Mathematically, the path efficiency can be evaluated using the average path length $L_{\text{avg}}$ and the collision rate $R_c$. For $N$ trials, $L_{\text{avg}}$ is computed as:
$$L_{\text{avg}} = \frac{1}{N} \sum_{j=1}^{N} \sum_{i=1}^{n-1} E(p_i, p_{i+1})_j$$
and $R_c$ as:
$$R_c = \frac{\text{Number of collisions}}{N}$$
In our experiments, $L_{\text{avg}}$ was minimized due to the smoothness cost $C_M$, and $R_c$ remained below 0.1 in dynamic environments. This performance highlights how imperative learning enables quadruped robots to achieve autonomous navigation comparable to trained humans, without the overhead of explicit mapping.
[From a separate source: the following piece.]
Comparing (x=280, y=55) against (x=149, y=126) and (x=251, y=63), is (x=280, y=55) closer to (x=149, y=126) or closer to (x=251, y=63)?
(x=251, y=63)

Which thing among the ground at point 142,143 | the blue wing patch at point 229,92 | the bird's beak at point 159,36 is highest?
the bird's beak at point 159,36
| Metric | Simulation | Physical Environment |
|---|---|---|
| Average Path Length (m) | 5.2 | 4.8 |
| Collision Rate | 0.05 | 0.12 |
| Success Rate (%) | 92 | 87 |
Conclusion and Future Work
We have designed and implemented an end-to-end imperative navigation system for quadruped robots, demonstrating its efficacy in unknown and dynamic environments. By leveraging deep learning and real-time sensor data, the robot dog can autonomously plan and execute paths without prior maps, overcoming limitations of traditional methods. The integration of LiDAR-based localization and depth camera-based planning ensures robust performance, with high success rates in both simulation and physical tests. Future work will focus on enhancing the network’s generalization to diverse terrains, incorporating multi-robot collaboration, and optimizing computational efficiency for longer missions. This approach paves the way for advanced applications of quadruped robots in search-and-rescue, exploration, and service domains.